Many Outlets, One Voice

Many Outlets, One Voice

Sarah Needleman WSJ


Write up by Jon Scharf


In this article in the WSJ the issue of how should a franchiser manage the digital content that the franchisees put out into the public domain. The brand that the company projects is extremely important and difficult to maintain when it is one sole entity; when there is additional business units in multiple locations this task is much more difficult. A business that is west coast based may have units on the east coast. The east coast unit may have different clientele and what is seen as important for blogging, tweeting, facebook posting, etc for one may not make sense for the other. This can possible create confusion and drive customers away because the brand of the company may become blurred.

There is also a legality issue; franchises and business units cannot misrepresent the parent company. This technically can happen if a tweet is sent out that the franchise doesn’t necessarily agree with, etc. Data from the Intl Franchise Association shows that franchisers in general are frequent users of social media daily and weekly. It is extremely difficult to build parameters that are legally effective to protect the franchise while benign enough so that the consumer can casually interact with the franchise to increase their user experience. The article mentions how companies such as Naked Pizza and Birds Unlimited Inc. use social media. Naked Pizza tends to give guidelines for how the franchisees need to interact with the customers through social media outlets and they oversee the process.

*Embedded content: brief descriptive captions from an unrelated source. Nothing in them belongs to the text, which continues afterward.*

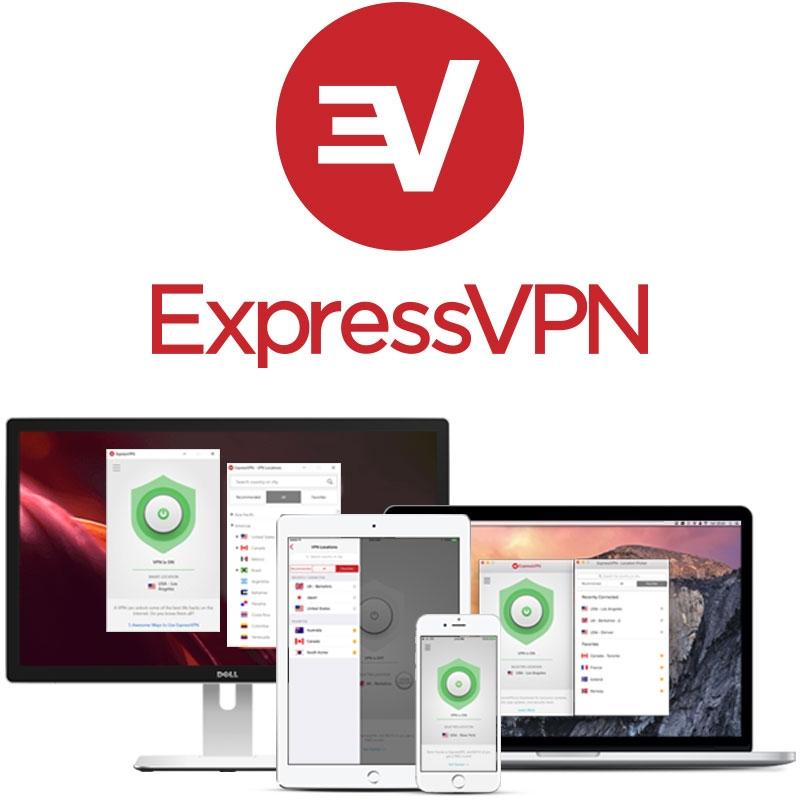 Here Is How A VPN Service Will Prove Helpful To You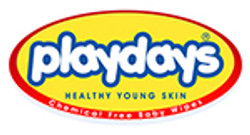 Playdays Organic Baby Wipes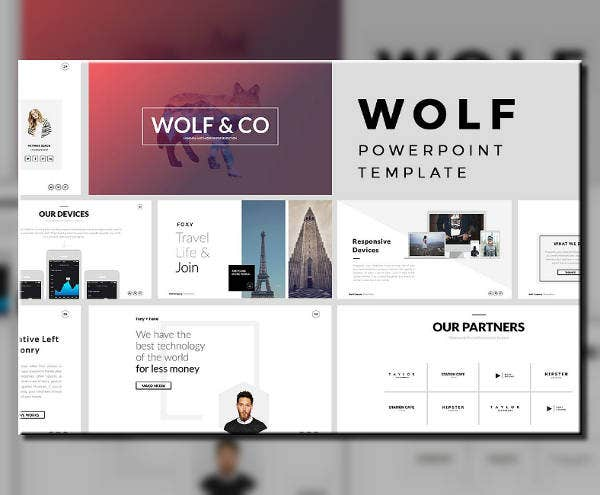 Minimal Cool PowerPoint Template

Birds Unlimited uses software that allows headquarters to make additions automatically to the social media that the franchises put out on the Facebook page. They also have their own what to do/not to do rules and regs, best practices with using social media for the company. Another company, College Hunks Hauling Junk has somebody in the corporate office that is solely focused on responding to customers’ posts as well as monitoring the franchisees posts. So this position serves as a safety net and backstop to policing the social media of the firm.

The issue which stuck me is how can the firm get the most out of social media with putting generic parameters on what the franchisees can and can’t do (outside the obvious)? This is certainly unchartered territory for many businesses. Social media could be very rewarding to a company in terms of adding to a customers experience with a product or receiving feedback on how the company can improve or what problems to address. If the company knew what the problems were upfront, they would fix them obviously before they became problems but that is not how the game works. Customers want to be told the truth and not bogged down with nonsense. In my youth I had been in a position in a job that I could give the customer the answer they were looking for but held back by very conservative archaic rules that prevented me from giving the customer the best value added experience. That being said with whatever one tweets, blogs, etc it is going to exist forever; how should a firm structure the rules to use the social media interaction the best for both the firm and the client and the overall brand?


2 thoughts on “Many Outlets, One Voice

  1. I can see that there are rules to resolve this and rules that could cause more issues. One thing for certain, regardless of the strategy chosen, is the necessity for communication. The need for communication is paramount between the franchiser and franchisee (in line with “Down to a Science” side note). If the franchiser works to communicate their social media plan with their franchisee’s, it should become clear what the overall message is, what the parameters are and how individual franchisee’s can go about contributing/participating with the overall social media campaign. This does involve creating guidelines for what can be said when interacting with customers because sometimes people just don’t know. This is necessary not just so the firm’s image is uniform but also because we live in an extremely litigious society and when nothing can really be deleted.

    This communication would not be one way, but would be a two way conversation where ideas should be encouraged to not just come from the top but also from the bottom up. By having this discussion, franchise’s should have more of an input and would feel less encouraged to go “rogue”. In instances of a larger corporation, I would also advocate for the implementation of regional SM strategies – this may mean having separate (ex.) Facebook pages for different regions targeted at specific offering for those areas, maintained mainly by the franchisee’s in those areas. This allows for both the overall franchiser’s message and more focused franchisee’s message to be communicated to their target markets which could reduce the chances of customer confusion.

    Since this area is very much developing, communication needs to be part of the larger plan that will help the parties to evolve into their roles together. While these suggestions are just a small portion of what would be a larger social media strategy, it will help to align practices and expectations thus lessening the chance alienating customers and that having that dreaded “oops” moment.

  2. I’ve worked with a startup franchise parent company and we had to deal with this on a weekly basis. The franchisees put so much pressure on the parent company to allow them to create their own facebook pages and twitter accounts. The parent company finally allowed them to do so because they felt that each store did have different customers. It took a lot of trust from the parent company to allow the franchisees to do this but they felt the reward would be worth it. It also took the pressure off of an already small group at the parent company to keep up with each store’s social strategy.